Has WKExtendedRuntimeSession changed the way timers work in watchOS 10?

I have a stand-alone watchOS app that starts a WKExtendedRuntimeSession and a 1-second repeating timer when a button is pressed. No CPU-intensive stuff happens during this extended (background) time.

On watchOS 9, this worked perfectly until I stopped it again (or after the hour I get out of a Mindfulness Session Type has passed, and the extended runtime session expires). The screen could go dark, and the timer would keep running.

On watchOS 10, I get about 50 seconds when the screen goes dark, and then the timer just stops. No delegate methods are called (i.e. no "extendedRuntimeSession...willExpire()" or "...didInvalidateWith()" is called), though. Also, the scenePhase does not change at this point, it remains at inactive. The execution just stops. When I tap the watch to turn the screen back on, the timer resumes as if nothing happened.

Does anybody know what's going on here? Has something changed in WKExtendedRuntimeSessions in watchOS 10, or is it a bug?

I tried removing the timer and changing it to a recursive DispatchAsync.main.asyncAfter block, but it yielded the same result.

Accepted Reply

well, I found out what's wrong. It was my doing after all.

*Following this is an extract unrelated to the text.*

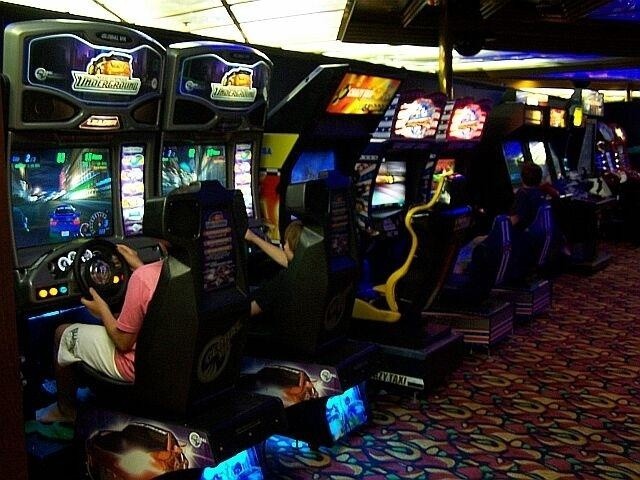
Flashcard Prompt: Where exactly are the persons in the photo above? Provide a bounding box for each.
[33,237,191,425]
[241,219,302,321]
[506,162,545,234]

CPU usage was way too high for some reason or another, and of course watchOS would terminate my app because of that. Deservedly so. So if you're from the future and reading this, this was the reason why WKExtendedRuntimeSession "didn't work" in my case.

Replies

well, I found out what's wrong. It was my doing after all. CPU usage was way too high for some reason or another, and of course watchOS would terminate my app because of that. Deservedly so. So if you're from the future and reading this, this was the reason why WKExtendedRuntimeSession "didn't work" in my case.